Sarebbe dunque una variante vicina al gene che codifica per un recettore della melatonina a determinare il grado di tolleranza al lavoro da turnisti. Un risultato ottenuto attraverso una ricerca minuziosa, effettuata setacciando l’intero genoma per scoprire l’ago nel pagliaio, cioè il gene della ‘fatigue da turnista’. E i riflettori si sono accesi su una comune variante del gene del recettore 1A della melatonina (MTNR1A), che secondo gli autori di questo paper sarebbe correlato all’eccessiva stanchezza lavorativa manifestata da alcuni turnisti.
 
La ricerca, firmata dalla professoressa Tiina Paunio dell’ Università di Helsinki, è stata condotta su turnisti finlandesi impegnati in diverse attività lavorative (sanità, aviazione, ecc). Il grado di esaurimento da lavoro a turni riferito dai soggetti inclusi nello studio è stato messo in correlazione con le differenze genetiche rilevate nel loro genoma (mediante studio GWAS). In questo modo è stato possibile individuare il ruolo del gene per il recettore della melatonina.
 
E’ stato inoltre ipotizzato che la variazione del rischio connessa con il gene MTNR1A è da mettere probabilmente in relazione con la metilazione del DNA della sequenza regolatoria del gene, oltre che ad una più debole espressione del gene stesso.
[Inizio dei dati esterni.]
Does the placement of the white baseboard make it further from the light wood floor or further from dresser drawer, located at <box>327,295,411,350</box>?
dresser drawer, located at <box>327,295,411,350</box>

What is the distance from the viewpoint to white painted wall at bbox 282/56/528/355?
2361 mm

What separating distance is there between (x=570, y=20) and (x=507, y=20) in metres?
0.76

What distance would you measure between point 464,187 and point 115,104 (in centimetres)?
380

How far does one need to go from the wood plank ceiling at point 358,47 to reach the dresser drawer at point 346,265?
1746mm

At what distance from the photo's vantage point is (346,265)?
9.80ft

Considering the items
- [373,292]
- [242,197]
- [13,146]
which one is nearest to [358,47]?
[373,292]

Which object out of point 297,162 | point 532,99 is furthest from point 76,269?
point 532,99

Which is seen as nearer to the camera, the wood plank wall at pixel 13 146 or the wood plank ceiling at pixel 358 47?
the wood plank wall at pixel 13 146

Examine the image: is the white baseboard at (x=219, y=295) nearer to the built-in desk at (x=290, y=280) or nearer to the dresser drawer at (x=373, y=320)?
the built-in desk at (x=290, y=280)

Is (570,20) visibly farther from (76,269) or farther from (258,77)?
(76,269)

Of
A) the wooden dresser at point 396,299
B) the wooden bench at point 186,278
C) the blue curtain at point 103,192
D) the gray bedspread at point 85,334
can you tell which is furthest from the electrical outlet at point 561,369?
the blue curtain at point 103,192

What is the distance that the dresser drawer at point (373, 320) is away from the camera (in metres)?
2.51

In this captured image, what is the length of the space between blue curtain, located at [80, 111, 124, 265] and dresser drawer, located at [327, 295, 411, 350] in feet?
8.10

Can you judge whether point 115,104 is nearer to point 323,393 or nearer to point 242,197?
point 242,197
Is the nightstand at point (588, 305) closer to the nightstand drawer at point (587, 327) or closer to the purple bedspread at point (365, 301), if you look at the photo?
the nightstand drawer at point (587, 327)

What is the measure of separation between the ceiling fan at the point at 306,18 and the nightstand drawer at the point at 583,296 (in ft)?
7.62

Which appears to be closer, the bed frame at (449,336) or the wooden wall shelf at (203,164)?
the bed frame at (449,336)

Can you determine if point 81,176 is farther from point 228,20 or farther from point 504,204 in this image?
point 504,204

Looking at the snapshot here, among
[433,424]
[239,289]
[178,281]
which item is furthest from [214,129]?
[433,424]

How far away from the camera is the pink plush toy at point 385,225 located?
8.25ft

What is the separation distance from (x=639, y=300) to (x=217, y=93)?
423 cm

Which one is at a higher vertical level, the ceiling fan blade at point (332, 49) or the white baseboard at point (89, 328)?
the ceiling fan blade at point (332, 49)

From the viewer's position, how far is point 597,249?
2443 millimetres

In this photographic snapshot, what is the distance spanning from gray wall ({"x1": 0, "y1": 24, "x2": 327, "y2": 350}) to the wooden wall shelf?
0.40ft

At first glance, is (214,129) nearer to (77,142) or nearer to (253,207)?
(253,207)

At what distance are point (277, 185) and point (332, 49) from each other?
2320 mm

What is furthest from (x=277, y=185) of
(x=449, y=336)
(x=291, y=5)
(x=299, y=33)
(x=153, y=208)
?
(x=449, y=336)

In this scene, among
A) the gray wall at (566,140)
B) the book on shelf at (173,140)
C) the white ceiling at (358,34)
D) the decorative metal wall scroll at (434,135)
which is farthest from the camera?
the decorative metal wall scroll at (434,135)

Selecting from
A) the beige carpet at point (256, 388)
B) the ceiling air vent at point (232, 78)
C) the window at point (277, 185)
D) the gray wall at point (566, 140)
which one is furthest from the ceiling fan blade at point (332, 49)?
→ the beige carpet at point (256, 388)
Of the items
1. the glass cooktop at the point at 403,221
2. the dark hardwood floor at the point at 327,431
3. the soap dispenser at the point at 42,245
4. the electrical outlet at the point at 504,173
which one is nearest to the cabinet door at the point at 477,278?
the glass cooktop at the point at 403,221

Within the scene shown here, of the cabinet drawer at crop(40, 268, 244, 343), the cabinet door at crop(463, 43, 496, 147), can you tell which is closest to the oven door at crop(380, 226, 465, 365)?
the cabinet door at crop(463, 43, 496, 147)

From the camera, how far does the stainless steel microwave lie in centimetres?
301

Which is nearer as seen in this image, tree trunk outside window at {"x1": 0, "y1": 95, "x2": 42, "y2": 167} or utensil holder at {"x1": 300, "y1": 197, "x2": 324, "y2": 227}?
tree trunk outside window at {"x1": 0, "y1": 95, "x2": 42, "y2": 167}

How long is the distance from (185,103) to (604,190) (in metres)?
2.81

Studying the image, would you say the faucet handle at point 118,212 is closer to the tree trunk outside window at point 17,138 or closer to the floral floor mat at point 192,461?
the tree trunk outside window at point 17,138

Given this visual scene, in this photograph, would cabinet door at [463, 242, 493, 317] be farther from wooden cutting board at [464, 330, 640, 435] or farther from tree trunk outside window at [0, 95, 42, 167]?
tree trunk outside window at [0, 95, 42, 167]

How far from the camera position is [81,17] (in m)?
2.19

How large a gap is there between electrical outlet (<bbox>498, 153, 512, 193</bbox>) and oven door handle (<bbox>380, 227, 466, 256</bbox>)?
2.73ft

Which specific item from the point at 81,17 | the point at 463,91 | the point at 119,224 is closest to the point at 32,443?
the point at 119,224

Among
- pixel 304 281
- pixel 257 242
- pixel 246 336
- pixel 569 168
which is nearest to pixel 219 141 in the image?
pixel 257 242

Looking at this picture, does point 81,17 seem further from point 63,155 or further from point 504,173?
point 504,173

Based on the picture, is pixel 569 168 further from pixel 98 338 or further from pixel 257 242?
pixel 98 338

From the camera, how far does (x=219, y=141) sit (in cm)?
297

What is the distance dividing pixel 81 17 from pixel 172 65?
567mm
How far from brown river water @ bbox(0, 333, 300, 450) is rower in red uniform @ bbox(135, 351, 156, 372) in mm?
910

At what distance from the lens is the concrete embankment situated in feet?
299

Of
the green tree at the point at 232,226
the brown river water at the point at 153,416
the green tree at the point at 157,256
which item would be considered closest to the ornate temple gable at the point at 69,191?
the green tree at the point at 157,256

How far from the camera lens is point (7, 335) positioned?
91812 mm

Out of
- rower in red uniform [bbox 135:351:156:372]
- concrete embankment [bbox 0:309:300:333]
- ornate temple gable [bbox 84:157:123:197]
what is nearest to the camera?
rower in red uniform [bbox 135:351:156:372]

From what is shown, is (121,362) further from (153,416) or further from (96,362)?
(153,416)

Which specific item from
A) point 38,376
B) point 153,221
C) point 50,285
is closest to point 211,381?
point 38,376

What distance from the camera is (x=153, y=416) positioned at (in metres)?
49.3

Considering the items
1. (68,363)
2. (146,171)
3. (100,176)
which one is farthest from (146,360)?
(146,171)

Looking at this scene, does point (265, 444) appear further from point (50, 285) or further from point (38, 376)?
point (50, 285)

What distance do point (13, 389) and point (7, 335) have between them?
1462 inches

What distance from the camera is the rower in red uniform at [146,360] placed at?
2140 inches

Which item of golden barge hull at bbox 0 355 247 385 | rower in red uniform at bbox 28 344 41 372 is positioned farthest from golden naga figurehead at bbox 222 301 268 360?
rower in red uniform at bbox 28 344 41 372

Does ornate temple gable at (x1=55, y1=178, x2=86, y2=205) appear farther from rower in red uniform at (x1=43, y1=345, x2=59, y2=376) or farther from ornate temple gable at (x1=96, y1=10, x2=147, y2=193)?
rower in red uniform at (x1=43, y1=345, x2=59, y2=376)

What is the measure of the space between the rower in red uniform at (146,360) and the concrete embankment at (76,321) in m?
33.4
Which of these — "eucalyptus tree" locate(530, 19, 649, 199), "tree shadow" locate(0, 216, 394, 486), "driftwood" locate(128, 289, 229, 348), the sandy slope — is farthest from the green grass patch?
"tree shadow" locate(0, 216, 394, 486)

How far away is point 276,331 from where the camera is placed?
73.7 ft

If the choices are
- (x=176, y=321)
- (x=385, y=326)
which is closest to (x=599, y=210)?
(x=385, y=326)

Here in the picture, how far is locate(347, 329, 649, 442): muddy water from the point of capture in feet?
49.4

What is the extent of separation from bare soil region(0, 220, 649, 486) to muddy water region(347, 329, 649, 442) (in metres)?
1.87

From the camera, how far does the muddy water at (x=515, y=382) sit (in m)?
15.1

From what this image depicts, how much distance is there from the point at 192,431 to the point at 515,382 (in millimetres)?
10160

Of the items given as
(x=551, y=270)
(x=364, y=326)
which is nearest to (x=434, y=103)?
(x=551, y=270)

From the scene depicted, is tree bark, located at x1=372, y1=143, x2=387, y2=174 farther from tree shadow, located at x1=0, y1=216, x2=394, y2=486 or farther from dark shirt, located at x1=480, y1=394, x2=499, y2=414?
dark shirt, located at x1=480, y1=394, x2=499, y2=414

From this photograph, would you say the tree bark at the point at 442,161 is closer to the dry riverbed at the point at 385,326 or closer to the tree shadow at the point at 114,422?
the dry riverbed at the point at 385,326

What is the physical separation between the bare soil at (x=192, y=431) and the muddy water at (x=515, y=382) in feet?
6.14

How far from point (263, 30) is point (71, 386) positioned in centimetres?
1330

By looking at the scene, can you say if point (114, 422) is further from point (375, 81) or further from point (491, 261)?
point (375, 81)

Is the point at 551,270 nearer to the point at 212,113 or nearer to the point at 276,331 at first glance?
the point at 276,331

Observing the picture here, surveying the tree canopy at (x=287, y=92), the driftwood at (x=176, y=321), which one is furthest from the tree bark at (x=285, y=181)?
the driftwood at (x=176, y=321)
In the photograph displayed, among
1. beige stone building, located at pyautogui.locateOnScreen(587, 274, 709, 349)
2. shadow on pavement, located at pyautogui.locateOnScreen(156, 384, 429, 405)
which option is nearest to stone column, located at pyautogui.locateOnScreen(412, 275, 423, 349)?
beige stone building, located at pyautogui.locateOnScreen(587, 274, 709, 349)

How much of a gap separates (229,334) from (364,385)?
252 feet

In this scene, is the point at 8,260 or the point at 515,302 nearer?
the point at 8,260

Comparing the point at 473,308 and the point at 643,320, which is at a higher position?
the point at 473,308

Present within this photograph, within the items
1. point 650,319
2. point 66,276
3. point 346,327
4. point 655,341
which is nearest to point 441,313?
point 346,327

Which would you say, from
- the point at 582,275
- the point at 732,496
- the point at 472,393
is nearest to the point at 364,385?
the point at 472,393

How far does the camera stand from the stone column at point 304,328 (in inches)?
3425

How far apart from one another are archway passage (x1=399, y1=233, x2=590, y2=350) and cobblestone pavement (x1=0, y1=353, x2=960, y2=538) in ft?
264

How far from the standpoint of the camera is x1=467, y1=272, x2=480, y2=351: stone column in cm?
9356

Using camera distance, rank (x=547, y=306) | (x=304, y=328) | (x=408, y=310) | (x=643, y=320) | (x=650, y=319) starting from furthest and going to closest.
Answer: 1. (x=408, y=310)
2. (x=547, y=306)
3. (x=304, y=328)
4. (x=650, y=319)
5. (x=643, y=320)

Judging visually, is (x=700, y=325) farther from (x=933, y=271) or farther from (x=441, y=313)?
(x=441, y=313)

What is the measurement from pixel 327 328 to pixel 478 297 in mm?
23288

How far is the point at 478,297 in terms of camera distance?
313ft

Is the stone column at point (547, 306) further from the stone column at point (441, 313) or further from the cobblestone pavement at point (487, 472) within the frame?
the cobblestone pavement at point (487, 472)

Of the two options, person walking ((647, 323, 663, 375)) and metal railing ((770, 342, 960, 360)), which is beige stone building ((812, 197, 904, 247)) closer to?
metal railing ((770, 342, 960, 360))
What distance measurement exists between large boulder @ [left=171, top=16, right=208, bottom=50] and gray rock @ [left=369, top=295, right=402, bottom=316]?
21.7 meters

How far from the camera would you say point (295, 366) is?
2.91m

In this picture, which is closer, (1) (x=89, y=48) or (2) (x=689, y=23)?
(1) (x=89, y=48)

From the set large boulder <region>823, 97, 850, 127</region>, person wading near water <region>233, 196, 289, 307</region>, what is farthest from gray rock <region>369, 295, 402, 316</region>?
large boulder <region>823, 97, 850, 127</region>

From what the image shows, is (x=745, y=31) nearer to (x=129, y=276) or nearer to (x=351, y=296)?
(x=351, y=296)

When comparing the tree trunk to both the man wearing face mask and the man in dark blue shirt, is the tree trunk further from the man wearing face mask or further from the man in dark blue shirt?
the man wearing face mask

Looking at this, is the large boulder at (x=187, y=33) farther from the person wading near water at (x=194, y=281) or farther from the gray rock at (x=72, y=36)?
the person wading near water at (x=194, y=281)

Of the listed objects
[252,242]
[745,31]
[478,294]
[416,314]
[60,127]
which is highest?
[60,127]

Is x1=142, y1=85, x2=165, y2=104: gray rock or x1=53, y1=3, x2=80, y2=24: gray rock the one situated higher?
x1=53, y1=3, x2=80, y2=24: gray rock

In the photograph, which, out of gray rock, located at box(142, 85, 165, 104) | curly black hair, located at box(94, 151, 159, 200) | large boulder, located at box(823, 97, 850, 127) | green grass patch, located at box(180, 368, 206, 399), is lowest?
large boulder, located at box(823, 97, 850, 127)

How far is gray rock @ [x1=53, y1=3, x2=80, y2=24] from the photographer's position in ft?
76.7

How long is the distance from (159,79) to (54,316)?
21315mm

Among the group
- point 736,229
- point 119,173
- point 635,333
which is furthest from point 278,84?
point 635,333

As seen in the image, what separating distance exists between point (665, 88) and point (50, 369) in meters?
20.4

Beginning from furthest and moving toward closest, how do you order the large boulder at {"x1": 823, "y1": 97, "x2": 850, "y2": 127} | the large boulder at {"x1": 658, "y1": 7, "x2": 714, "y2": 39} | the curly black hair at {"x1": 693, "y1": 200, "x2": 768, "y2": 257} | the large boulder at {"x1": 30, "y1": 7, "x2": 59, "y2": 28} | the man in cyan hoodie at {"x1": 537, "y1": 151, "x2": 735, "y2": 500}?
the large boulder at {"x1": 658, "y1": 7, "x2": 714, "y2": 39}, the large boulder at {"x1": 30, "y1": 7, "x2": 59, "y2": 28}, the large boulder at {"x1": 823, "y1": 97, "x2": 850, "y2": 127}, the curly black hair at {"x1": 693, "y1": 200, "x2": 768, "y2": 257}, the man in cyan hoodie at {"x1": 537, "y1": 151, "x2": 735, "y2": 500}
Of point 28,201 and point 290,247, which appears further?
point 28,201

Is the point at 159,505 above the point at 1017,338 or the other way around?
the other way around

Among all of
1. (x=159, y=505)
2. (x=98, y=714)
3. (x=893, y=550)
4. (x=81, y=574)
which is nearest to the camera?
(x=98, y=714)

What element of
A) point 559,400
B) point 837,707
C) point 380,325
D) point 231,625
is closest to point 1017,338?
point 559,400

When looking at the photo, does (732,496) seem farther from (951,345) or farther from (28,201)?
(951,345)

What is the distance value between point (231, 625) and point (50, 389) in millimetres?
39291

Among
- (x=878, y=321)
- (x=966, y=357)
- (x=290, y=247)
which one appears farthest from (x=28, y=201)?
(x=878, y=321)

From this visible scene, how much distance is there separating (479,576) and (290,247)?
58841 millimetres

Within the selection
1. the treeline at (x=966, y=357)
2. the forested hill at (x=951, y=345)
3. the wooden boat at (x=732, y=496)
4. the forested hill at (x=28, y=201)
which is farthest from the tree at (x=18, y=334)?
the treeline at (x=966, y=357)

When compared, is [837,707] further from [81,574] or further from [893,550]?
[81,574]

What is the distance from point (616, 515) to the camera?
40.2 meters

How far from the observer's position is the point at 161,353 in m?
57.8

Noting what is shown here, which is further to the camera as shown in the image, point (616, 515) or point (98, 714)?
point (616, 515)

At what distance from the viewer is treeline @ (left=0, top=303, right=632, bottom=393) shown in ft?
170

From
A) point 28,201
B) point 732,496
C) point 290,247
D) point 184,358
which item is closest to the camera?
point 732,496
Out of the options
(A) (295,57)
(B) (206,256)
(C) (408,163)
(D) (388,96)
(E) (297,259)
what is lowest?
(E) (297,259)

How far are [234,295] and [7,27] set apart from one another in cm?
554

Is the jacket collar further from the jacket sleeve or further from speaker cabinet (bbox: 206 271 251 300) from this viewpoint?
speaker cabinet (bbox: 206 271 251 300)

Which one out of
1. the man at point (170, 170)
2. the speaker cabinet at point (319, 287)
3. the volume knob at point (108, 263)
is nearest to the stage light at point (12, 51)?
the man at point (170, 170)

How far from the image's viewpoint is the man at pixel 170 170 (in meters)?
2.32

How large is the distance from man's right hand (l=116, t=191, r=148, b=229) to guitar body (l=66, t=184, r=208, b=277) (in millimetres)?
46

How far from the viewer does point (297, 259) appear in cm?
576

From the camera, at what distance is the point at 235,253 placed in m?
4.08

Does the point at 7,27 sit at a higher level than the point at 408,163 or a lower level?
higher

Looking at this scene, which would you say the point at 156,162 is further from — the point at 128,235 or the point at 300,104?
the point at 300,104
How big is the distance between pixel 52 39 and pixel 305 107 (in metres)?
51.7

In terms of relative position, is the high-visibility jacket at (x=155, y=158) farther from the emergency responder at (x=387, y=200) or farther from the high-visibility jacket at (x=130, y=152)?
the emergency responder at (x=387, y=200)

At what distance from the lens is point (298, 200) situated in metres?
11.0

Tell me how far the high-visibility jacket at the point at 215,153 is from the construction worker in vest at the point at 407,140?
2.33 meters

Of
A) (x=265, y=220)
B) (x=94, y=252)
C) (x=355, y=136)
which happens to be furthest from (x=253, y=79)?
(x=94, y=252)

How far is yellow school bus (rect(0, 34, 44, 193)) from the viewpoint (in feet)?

La metilazione è uno dei principali meccanismi epigenetici deputati alla regolazione del funzionamento del genoma e può essere influenzata da fattori ambientali, quali le fluttuazioni dei ritmi circadiani.
 
La produzione di un numero inferiore di recettori per la melatonina da parte della variante genetica ‘a rischio’ può indebolire il signalling della melatonina, che gioca un ruolo importante nel ritmo circadiano.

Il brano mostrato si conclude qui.